With the saturation of influencers that flood our Instagram feed, many people who research and consume their content catch up on important indications that cause them to change their own online presence. Barker and Rodriguez (2017) discovered that social media acts as a platform for amplifying and propagating beauty norms, with one subject describing their experience with social media as "conforming to what society wants you to look like so you get more likes because people regard it as lovely." This is an example of how Instagram and, by extension, influencers spread and amplify beauty standards that many people believe they must satisfy in order to be socially accepted.


Fixing or Faking our faces with filters


Individuals are putting in a lot of work to ensure that their photographs represent the persona that they have carefully crafted online.
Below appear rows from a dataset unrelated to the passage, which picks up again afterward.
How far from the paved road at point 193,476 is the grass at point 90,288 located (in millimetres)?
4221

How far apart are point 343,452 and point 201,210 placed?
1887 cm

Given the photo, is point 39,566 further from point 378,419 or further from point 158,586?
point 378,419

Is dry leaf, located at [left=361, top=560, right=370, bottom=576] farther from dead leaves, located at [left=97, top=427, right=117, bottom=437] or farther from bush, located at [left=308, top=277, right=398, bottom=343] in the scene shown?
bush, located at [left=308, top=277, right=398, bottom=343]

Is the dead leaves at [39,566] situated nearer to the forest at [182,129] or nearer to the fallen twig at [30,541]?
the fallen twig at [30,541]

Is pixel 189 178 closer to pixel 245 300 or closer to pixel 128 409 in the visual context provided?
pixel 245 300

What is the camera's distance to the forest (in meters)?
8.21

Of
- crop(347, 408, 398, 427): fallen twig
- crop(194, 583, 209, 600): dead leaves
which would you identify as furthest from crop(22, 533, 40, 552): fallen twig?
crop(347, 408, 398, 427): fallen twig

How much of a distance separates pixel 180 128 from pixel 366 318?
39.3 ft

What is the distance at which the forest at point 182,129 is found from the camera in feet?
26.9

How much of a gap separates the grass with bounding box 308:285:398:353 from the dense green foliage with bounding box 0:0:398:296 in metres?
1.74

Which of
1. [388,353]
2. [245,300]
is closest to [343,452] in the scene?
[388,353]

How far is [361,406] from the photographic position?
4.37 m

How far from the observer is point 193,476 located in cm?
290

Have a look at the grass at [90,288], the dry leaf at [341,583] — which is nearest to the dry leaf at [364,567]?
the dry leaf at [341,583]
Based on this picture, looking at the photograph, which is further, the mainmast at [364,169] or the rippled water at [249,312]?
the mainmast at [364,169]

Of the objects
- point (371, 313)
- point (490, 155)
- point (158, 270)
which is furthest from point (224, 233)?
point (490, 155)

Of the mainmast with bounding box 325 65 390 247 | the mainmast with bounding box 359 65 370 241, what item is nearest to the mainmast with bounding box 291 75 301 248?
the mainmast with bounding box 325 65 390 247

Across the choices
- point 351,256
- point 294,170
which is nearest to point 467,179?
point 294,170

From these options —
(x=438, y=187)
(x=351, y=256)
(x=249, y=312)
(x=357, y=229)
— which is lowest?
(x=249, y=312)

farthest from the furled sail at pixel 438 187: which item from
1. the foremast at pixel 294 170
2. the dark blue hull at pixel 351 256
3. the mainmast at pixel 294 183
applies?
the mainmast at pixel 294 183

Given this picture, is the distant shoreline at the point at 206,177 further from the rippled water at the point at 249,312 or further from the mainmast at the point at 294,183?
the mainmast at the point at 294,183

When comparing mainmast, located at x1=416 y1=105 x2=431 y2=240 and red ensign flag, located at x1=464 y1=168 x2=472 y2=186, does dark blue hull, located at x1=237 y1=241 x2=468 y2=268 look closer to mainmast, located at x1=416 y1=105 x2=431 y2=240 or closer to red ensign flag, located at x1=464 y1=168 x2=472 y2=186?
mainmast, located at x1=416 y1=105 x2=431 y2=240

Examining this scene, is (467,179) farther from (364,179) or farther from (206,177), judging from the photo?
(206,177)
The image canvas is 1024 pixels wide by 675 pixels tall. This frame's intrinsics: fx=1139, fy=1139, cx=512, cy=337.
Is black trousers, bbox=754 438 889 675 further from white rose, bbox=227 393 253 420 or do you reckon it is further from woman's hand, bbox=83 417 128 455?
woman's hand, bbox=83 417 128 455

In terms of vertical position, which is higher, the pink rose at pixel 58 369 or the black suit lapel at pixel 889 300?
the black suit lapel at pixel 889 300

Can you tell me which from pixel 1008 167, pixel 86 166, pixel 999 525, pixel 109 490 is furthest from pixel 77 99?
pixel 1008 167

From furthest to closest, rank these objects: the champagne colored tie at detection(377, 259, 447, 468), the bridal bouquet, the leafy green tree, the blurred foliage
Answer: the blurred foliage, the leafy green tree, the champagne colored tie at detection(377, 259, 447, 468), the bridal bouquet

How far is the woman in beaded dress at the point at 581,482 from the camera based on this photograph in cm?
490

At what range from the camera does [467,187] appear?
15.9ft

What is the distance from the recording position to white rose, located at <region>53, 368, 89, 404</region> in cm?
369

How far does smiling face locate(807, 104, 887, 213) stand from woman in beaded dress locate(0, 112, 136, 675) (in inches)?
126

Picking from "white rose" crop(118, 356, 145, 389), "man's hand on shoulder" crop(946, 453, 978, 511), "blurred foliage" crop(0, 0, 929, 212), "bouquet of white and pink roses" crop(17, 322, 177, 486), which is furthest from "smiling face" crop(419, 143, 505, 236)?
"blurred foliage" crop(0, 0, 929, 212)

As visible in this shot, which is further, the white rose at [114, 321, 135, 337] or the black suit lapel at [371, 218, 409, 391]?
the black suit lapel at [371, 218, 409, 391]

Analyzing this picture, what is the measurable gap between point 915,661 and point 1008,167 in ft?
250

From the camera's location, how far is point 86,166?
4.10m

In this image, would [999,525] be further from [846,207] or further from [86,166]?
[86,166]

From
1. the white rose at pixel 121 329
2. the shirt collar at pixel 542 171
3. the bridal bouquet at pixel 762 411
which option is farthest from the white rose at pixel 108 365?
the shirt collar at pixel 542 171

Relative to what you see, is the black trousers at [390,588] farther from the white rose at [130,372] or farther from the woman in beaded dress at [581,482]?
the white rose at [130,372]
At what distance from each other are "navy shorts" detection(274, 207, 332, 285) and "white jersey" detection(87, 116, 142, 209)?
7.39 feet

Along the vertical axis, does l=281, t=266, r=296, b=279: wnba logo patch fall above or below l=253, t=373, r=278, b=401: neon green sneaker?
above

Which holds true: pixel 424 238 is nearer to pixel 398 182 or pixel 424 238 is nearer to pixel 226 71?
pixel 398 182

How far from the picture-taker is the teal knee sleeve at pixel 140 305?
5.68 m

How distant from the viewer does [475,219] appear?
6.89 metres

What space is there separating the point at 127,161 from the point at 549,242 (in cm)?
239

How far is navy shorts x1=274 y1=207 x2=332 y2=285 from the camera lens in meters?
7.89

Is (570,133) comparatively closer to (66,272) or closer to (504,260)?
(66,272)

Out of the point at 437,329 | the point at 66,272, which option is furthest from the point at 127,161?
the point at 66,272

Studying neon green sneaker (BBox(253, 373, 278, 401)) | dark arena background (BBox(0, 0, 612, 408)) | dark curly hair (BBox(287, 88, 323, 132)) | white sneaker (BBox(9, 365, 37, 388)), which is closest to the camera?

Seeing the social and economic rewards placed upon influencers who consistently confirm these idealised beauty standards will encourage individuals to use "filters" and editing tools to improve and change their looks in order to reflect these beauty standards.

The introduction of filters can be traced back to the augmented reality dog filter on the short-lived photo-sharing app "Snapchat." Filters that were previously rather gimmicky and entertaining have evolved into filters that replicate beauty ideals, with filters on Instagram such as "HOLY NATURAL" and "Perfect Face" imitating various sorts of plastic surgery such as smaller noses, lip filler, brow lifts, and smoother skin.


Catching Catfish: The deception of identity play


The temptation to match to current beauty standards can lead to users reshaping and altering their online selves to accommodate these ideals; nonetheless, the question arises as to whether the usage of filters and body editing programmes is dishonest to the audience. It describes the role of identification as critical for users to effectively belong to virtual communities, where knowing the identity of others in your network is critical to connection.

Traditional definitions of a virtual "catfish" involve someone impersonating another person online, frequently using photos of other individuals to trick others. However, today's social media tools, such as filters and body editing applications, allow users to entirely manage their online identity, spawning a new type of "catfish" to characterise someone who aggressively edits and beautifies photographs of themselves to suit beauty ideals, frequently to the point of unrecognition.


Comparison and negative body image


Body image difficulties arise in the area between how our bodies actually are and what we believe our bodies should be. In addition to conventional media, social media, particularly Instagram, causes information overload and continuous streams of people with seemingly beautiful bodies. It perpetuates a cycle of comparison and negative self-perception.

It is possible to transform our bodies through nutrition and exercise in order to achieve perfection. But, because of the nature of comparison, no physical change will ever produce lasting happiness. Gaining muscle or losing weight becomes an "I'll be delighted when" situation. From the moment we are born to the moment we die, our bodies are constantly evolving. We are flesh and bone, a constantly regenerating mass of cells. We develop pimples, shadows under our eyes, and hair growing in strange places. Human nature is defined by beauty standards since they are created to be unreachable.


People not only compare their own bodies, but they also associate perceived social value with the likes and follows that come with a 'sick' physique. Someone who believes they do not have a 'sick' body believes they are not as valuable as a person. This is obviously not true, yet we're all susceptible to feeling bad about ourselves as a result.